**Opdracht 1:**
Bepaal voor elk van de volgende beweringen of deze overeenstemt met de tekst over heitje voor een karweitje. Antwoord telkens met ja of nee en citeer de doorslaggevende woorden uit de tekst letterlijk.
(a) De kinderen kregen voor hun karweitjes meestal minder dan een kwartje.
(b) Op de scouting sprak men van een knaak voor een taak.
(c) De kinderen werden zonder begeleidend schrijven op pad gestuurd.
**Opdracht 2:**
Vervang in de tekst over heitje voor een karweitje "gazonnetjes" door "grasveldjes" en geef het gedeelte opnieuw weer dat opent met de woorden "Tegen het eind" en sluit met "voor een taak.".
**Opdracht 3:**
Hervat de tekst over heitje voor een karweitje na de laatste zin die wordt getoond.

**Tekstfragment:**
····················

Tegen het eind van de jaren tachtig deed ik net als veel andere kinderen heitje voor een karweitje. Ik was toe! een jaar of tien en bezemde de tegels van een oudere dame schoon, maaide gazonnetjes in de gemoedelijke achtertuintjes van de arbeiderswoningen in Brabant, waar ik mijn jeugd gesleten heb. We kregen meestal meer dan een kwartje: enkele guldens waren geen uitzondering. Op de scouting sprak men stoer van een knaak voor een taak.
Toen ik op het internet las dat kinderen het initiatief hadden genomen om karweitjes te doen om de Oekraïense vluchtelingen te helpen via een donatie aan giro555, stelde ik direct aan mijn dochter en haar vriendje voor om dit ook te gaan doen. Ik printte een begeleidend schrijven om de kinderen te behoeden voor schroomvalligheid, en stuurde ze op pad.

····················

**Gegevensoverzicht:**
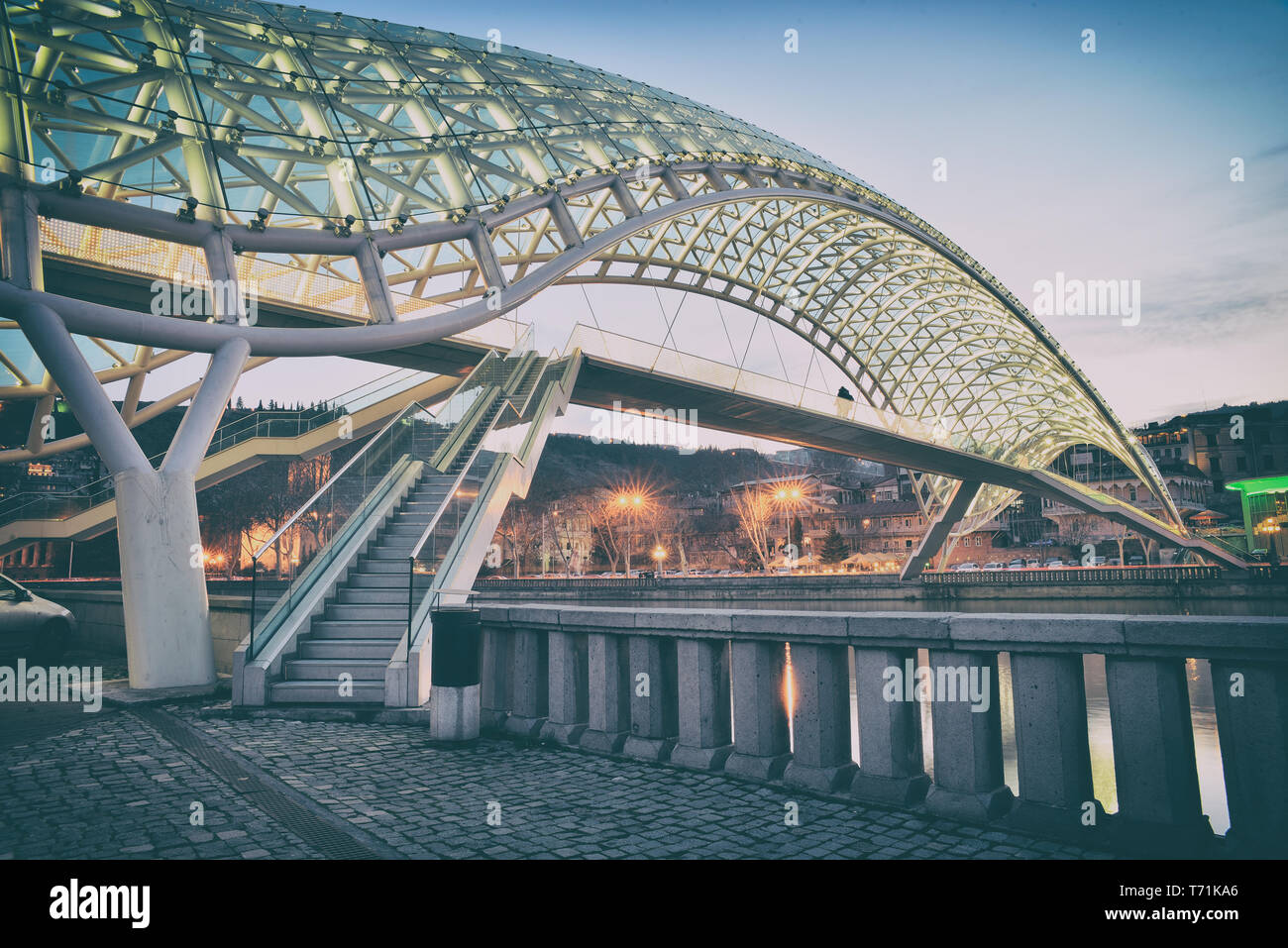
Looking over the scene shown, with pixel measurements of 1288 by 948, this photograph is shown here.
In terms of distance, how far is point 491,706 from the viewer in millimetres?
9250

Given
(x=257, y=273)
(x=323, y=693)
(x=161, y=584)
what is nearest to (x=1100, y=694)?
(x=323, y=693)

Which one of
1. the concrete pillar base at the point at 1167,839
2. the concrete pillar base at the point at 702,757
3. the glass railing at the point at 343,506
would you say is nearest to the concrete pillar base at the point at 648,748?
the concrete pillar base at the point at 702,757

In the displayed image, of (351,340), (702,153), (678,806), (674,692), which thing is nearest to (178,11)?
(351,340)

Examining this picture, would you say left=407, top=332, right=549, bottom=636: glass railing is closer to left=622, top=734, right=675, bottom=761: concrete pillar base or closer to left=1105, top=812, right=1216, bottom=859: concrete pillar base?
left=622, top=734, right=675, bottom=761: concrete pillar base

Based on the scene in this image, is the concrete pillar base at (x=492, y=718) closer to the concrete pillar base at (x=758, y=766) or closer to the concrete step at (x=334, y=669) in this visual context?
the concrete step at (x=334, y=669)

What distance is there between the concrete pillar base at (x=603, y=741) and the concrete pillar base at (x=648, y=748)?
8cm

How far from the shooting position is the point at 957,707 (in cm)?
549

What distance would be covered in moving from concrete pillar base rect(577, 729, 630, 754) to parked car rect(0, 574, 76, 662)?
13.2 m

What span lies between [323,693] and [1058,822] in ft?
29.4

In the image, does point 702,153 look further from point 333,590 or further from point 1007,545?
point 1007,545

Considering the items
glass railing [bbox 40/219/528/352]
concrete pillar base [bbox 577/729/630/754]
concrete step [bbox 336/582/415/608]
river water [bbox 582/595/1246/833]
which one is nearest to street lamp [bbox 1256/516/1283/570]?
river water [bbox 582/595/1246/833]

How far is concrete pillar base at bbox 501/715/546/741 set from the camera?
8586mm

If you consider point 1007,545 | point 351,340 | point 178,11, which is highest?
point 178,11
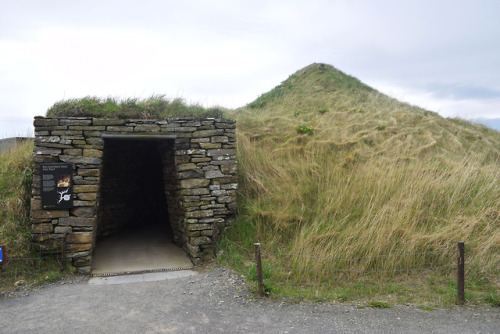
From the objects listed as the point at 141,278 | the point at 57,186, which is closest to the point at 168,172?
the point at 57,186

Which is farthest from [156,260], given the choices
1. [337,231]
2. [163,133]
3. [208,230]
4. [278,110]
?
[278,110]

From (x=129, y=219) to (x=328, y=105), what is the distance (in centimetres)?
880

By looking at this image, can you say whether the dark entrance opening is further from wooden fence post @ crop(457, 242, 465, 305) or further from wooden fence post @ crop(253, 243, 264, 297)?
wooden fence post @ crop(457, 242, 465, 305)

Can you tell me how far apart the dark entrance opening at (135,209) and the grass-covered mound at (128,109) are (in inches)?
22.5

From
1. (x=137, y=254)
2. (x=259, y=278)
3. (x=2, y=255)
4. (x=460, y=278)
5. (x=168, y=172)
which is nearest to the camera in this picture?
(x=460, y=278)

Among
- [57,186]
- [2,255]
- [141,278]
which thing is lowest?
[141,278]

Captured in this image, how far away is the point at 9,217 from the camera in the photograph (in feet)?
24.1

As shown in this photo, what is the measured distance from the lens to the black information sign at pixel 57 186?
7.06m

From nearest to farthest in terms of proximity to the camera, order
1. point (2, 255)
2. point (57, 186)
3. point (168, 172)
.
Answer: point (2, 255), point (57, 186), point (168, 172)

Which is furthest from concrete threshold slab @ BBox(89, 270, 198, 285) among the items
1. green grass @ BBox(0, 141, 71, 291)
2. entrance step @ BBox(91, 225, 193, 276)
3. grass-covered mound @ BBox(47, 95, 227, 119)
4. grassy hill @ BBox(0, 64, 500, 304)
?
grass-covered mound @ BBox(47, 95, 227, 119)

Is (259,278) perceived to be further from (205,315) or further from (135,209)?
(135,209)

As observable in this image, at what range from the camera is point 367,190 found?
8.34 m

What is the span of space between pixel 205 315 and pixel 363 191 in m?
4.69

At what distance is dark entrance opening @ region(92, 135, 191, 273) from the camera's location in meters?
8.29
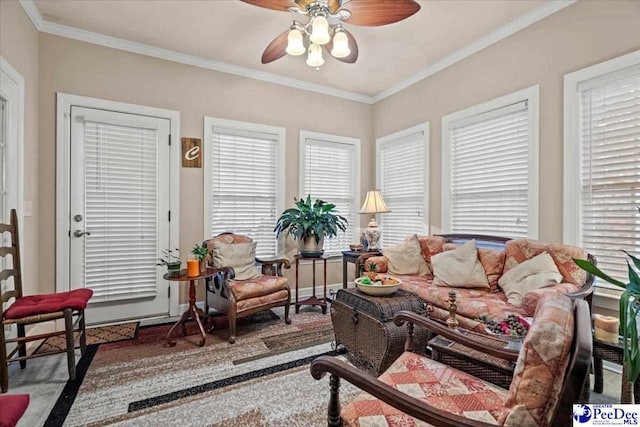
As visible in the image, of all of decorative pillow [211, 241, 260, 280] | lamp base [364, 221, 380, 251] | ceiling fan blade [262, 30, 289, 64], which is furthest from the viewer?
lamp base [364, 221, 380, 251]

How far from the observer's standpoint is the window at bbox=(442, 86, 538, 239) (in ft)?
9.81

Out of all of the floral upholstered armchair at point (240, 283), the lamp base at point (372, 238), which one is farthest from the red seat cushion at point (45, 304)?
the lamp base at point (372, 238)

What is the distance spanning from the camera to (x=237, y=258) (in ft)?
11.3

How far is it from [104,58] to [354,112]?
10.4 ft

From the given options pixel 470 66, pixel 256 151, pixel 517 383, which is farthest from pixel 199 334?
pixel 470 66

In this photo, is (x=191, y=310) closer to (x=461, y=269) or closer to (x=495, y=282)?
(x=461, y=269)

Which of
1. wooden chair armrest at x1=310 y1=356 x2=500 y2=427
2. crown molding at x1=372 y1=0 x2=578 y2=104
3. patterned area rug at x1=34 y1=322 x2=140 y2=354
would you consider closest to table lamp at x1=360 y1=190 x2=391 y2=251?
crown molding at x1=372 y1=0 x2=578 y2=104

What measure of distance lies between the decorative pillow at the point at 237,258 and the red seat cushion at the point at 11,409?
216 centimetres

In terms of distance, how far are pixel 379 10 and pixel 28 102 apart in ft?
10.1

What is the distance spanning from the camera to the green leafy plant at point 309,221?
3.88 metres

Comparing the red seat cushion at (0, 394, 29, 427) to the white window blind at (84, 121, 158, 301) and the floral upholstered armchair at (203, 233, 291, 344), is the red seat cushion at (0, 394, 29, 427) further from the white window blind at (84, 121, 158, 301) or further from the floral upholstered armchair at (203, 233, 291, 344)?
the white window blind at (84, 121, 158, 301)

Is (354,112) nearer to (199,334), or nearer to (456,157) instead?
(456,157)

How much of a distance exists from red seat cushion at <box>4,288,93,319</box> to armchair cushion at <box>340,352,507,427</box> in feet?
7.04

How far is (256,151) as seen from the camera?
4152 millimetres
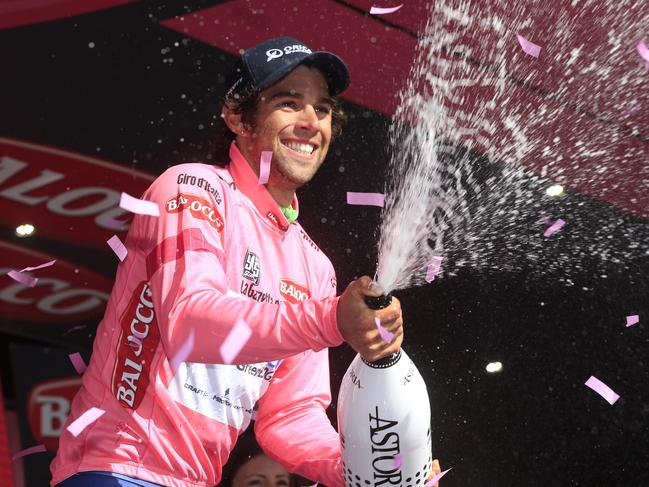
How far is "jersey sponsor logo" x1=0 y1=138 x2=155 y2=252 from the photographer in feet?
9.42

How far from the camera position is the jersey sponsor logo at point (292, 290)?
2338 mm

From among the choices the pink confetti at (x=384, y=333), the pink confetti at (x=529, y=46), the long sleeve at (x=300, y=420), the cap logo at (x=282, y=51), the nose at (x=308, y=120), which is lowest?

····················

**Antwoord 1:**
(a) Nee: "We kregen meestal meer dan een kwartje: enkele guldens waren geen uitzondering."
(b) Ja: "Op de scouting sprak men stoer van een knaak voor een taak."
(c) Nee: "Ik printte een begeleidend schrijven om de kinderen te behoeden voor schroomvalligheid, en stuurde ze op pad."

**Antwoord 2:**
Tegen het eind van de jaren tachtig deed ik net als veel andere kinderen heitje voor een karweitje. Ik was toe! een jaar of tien en bezemde de tegels van een oudere dame schoon, maaide grasveldjes in de gemoedelijke achtertuintjes van de arbeiderswoningen in Brabant, waar ik mijn jeugd gesleten heb. We kregen meestal meer dan een kwartje: enkele guldens waren geen uitzondering. Op de scouting sprak men stoer van een knaak voor een taak.

**Antwoord 3:**
Ze bonsden even later op de deur om ons te vertellen dat ze al twintig euro hadden opgehaald. Wat een heerlijk ontwapenend enthousiasme! Terwijl ik mijmerde over mijn eigen jeugdige liefdadigheidskarweitjes, stormde mijn dochter de flat weer uit om nog meer mensen te vragen of ze een klusje mochten klaren. Een enkeling had daadwerkelijk iets te doen: de stoep vegen, lege flessen wegbrengen.
Veel mensen gaven liever gewoon geld. Toen ze na enkele uren werken thuiskwamen telden ze vol trots 66 euro neer op de keukentafel, en ik hielp prompt met het overboeken van haar juniorrekening naar giro 555. “Je hebt plus 66 én min 66, dus in totaal nul”, zei ik, want ik kon mijn didactische oprisping niet onderdrukken.
Het was een prachtige ervaring voor mijn dochter. Ze had niet gedacht dat het zo leuk zou zijn en dat hun appèl met zoveel vriendelijkheid zou worden beantwoord. Never waste a good crisis, zei een cynisch stemmetje in mijn hoofd. Maar als een miljoen mensen zo’n bedrag overmaken naar de hulporganisaties, kan er heel veel worden gedaan.